Written exercise >> Please format the lines from the one containing "What space is" through the one containing "8328 millimetres", both included, as a Markdown table with the columns Row and Line. Leave out any blank lines.

Entries provided >>

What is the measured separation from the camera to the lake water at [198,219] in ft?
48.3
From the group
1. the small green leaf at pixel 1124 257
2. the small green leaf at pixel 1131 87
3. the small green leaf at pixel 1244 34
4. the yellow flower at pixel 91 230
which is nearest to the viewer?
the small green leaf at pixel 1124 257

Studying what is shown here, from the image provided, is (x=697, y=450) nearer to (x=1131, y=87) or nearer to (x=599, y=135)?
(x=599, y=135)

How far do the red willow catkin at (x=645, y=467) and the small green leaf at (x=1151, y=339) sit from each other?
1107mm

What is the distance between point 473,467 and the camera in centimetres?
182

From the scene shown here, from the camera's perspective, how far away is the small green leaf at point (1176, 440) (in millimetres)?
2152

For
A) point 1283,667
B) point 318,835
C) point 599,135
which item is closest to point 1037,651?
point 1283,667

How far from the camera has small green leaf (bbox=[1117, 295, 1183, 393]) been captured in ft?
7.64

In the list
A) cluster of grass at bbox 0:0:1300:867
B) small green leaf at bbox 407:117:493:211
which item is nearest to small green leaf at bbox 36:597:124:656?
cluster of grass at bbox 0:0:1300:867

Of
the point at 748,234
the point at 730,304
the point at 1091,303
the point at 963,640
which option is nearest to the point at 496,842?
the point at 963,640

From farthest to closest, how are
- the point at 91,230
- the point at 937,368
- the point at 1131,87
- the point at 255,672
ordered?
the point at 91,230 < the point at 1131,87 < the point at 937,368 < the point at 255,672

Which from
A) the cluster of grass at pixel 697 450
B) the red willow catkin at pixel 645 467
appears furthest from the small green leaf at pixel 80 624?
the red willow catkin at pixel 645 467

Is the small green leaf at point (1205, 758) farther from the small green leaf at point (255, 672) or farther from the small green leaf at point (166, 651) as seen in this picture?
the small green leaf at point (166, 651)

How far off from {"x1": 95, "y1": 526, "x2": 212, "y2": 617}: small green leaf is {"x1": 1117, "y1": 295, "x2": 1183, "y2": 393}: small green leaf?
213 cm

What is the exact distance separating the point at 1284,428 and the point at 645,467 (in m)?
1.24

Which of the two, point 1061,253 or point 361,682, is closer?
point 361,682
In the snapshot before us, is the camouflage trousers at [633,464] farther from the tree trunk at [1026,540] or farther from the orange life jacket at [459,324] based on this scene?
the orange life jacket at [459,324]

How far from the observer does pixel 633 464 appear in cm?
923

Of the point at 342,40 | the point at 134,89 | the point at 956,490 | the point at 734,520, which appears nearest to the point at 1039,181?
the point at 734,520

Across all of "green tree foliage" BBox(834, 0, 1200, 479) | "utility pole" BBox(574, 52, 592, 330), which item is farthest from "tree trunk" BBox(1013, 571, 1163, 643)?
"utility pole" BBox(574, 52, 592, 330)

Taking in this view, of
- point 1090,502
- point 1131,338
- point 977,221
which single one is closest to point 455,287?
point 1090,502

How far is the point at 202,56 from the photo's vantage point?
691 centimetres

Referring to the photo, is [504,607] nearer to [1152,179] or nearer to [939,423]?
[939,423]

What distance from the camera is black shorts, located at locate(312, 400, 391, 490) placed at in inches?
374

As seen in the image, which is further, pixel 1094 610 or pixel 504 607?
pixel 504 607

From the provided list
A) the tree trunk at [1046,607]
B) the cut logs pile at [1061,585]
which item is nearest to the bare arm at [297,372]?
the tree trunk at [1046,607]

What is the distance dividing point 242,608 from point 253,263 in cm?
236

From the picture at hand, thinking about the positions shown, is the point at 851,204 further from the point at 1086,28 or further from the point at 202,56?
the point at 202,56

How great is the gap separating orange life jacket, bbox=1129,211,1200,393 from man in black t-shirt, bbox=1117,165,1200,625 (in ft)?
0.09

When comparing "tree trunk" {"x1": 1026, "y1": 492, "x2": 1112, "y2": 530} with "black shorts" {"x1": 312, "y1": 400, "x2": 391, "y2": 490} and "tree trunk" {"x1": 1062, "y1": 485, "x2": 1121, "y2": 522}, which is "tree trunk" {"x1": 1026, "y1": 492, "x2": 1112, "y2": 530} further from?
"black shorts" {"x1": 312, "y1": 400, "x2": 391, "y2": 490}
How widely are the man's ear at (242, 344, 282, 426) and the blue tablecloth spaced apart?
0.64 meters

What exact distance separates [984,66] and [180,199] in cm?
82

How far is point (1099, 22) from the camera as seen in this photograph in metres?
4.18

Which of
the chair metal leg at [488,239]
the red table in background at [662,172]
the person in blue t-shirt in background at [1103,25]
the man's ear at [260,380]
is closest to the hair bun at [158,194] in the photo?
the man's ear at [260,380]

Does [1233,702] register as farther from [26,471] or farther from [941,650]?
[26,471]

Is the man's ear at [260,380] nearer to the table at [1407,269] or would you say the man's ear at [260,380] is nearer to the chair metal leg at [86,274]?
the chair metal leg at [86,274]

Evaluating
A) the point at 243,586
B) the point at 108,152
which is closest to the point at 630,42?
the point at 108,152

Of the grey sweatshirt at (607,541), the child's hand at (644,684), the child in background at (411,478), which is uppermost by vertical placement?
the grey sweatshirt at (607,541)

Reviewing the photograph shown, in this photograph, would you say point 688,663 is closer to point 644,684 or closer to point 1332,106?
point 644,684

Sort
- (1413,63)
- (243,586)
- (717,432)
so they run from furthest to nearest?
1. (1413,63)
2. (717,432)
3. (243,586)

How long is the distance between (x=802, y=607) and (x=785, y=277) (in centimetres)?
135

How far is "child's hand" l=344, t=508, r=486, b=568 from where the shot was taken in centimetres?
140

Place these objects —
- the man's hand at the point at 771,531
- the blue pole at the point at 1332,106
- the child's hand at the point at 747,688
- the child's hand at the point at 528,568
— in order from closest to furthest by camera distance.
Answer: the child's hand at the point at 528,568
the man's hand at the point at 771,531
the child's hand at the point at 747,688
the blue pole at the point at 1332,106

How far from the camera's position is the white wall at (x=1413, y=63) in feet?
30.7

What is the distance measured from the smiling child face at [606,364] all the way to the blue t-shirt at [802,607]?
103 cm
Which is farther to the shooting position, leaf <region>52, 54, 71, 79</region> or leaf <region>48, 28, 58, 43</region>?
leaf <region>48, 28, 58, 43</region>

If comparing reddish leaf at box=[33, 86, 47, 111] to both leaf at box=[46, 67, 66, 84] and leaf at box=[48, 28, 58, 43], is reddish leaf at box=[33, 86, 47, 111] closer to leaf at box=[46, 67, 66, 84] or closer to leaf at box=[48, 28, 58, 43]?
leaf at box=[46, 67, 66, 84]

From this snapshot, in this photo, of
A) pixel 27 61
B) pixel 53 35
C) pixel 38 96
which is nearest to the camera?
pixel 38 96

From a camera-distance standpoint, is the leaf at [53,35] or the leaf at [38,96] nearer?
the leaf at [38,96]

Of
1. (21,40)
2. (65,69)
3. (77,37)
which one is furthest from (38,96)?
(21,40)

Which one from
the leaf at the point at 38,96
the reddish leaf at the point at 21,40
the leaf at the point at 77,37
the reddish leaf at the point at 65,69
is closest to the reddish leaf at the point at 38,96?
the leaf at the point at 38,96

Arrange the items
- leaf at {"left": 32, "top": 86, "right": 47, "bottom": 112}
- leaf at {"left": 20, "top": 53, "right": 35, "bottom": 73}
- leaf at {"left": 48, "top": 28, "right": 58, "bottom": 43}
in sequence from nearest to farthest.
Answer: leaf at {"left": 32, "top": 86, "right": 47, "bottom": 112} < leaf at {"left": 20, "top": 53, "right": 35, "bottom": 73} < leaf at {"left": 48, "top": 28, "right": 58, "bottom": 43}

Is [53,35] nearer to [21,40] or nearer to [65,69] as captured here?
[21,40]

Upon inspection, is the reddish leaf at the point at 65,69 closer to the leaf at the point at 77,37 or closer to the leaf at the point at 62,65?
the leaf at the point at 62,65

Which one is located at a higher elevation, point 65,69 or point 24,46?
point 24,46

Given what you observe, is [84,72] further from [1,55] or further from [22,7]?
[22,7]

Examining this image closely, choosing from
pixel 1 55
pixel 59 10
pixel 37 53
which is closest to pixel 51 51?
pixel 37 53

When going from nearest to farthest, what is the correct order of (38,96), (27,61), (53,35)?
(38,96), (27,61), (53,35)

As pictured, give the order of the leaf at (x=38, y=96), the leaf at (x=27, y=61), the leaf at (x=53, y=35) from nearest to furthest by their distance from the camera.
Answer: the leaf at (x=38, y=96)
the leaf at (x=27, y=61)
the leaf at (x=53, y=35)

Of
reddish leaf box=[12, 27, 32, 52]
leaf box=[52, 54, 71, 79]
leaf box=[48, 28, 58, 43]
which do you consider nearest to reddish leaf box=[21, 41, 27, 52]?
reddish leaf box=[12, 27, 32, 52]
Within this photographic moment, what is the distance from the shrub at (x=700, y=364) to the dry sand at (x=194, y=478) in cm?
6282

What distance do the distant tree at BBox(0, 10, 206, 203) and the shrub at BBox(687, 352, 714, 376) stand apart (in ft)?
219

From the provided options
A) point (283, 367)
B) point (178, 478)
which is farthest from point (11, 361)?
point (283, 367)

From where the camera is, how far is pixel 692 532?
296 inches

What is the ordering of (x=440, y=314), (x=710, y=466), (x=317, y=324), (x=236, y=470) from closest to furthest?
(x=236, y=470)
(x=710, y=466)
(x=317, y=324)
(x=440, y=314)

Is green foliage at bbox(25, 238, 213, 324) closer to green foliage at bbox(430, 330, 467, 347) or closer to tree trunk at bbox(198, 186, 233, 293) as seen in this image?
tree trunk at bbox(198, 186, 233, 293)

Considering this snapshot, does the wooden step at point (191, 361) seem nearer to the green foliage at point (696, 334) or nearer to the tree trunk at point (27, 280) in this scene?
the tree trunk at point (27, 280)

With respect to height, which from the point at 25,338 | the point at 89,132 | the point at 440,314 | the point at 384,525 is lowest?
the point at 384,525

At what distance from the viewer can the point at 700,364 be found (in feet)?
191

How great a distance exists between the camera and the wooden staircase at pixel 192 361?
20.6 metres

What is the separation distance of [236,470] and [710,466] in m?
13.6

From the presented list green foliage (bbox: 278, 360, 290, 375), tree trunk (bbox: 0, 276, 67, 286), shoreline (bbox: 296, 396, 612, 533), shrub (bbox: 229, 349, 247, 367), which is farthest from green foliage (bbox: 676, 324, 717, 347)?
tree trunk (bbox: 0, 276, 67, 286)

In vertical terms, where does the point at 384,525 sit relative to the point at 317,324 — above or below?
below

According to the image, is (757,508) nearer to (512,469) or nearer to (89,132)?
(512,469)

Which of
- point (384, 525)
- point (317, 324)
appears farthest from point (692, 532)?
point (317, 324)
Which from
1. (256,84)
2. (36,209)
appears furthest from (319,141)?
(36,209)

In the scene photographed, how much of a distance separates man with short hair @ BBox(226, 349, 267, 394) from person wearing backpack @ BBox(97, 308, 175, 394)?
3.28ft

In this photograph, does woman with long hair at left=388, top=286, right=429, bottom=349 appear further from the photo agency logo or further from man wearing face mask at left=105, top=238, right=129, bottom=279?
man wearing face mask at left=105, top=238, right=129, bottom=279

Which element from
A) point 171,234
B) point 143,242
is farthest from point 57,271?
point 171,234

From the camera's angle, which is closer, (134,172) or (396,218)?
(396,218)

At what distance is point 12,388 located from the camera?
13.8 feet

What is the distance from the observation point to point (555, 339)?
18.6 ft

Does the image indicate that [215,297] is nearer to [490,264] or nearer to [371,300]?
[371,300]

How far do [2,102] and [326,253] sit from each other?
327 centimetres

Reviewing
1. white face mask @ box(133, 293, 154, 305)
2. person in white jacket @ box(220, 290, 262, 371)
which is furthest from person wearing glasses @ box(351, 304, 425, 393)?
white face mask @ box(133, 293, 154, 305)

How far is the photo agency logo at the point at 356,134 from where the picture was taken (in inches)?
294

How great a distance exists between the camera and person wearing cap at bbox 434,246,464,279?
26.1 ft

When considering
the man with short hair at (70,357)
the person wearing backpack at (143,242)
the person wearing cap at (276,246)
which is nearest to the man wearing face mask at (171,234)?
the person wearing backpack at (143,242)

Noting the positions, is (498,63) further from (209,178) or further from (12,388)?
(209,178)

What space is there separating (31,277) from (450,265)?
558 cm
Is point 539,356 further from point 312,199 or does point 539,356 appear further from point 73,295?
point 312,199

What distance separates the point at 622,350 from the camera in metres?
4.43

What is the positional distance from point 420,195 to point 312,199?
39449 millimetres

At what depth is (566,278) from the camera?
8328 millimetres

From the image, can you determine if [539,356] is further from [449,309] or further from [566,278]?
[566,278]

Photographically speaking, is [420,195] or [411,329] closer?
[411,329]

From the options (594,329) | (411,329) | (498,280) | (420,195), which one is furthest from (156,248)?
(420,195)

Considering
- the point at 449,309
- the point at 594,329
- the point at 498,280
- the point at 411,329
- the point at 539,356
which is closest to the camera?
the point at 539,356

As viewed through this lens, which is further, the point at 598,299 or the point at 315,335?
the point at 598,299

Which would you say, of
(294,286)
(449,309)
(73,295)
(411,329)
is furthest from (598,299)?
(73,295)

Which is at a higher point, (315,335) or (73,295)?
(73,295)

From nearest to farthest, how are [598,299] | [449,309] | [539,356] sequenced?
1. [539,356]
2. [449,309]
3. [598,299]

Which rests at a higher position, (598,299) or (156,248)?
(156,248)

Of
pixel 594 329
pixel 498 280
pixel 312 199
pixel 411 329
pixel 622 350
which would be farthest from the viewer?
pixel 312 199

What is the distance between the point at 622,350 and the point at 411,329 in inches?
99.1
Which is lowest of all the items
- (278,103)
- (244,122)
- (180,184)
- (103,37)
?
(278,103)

Task solution >>
| Row | Line |
|---|---|
| 1 | What space is there separating (31,277) from (450,265)? |
| 2 | 558 cm |
| 3 | Is point 539,356 further from point 312,199 or does point 539,356 appear further from point 73,295? |
| 4 | point 312,199 |
| 5 | What distance separates the point at 622,350 from the camera in metres? |
| 6 | 4.43 |
| 7 | What is the positional distance from point 420,195 to point 312,199? |
| 8 | 39449 millimetres |
| 9 | At what depth is (566,278) from the camera? |
| 10 | 8328 millimetres |